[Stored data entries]
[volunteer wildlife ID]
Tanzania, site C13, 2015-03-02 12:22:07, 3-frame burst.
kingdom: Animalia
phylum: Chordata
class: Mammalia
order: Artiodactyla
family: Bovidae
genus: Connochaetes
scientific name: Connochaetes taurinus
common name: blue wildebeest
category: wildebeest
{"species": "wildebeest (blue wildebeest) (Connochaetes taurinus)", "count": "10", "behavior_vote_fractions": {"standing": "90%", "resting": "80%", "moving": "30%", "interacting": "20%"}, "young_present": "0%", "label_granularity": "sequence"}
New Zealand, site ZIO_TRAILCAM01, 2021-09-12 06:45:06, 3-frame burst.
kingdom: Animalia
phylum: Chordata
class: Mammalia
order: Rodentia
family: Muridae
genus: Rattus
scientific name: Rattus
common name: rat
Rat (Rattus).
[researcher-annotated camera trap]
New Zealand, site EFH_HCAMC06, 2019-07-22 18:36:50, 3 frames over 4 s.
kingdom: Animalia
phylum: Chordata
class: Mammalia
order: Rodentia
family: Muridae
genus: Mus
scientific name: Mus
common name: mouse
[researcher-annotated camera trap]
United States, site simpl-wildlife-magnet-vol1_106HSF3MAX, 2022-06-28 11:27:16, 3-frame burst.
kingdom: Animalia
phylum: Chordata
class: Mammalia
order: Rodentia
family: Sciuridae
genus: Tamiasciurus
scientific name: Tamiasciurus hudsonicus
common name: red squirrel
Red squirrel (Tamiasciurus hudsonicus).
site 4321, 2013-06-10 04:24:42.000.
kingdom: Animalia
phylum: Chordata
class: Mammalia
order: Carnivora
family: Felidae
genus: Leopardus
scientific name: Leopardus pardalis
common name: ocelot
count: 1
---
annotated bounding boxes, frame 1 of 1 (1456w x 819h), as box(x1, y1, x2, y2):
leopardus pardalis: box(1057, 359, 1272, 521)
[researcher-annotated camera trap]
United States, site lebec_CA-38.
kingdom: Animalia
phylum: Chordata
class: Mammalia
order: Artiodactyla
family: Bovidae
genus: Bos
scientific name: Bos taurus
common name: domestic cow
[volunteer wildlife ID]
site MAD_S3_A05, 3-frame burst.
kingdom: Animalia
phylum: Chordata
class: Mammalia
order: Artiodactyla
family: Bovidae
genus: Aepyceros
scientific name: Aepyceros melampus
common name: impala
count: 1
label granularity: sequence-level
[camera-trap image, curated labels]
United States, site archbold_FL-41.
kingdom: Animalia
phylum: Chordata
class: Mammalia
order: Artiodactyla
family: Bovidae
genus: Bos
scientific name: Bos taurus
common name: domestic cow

*Work item*. Each line of the entries above that has the word "taurinus" is to be copied.

*Output below*.
scientific name: Connochaetes taurinus
{"species": "wildebeest (blue wildebeest) (Connochaetes taurinus)", "count": "10", "behavior_vote_fractions": {"standing": "90%", "resting": "80%", "moving": "30%", "interacting": "20%"}, "young_present": "0%", "label_granularity": "sequence"}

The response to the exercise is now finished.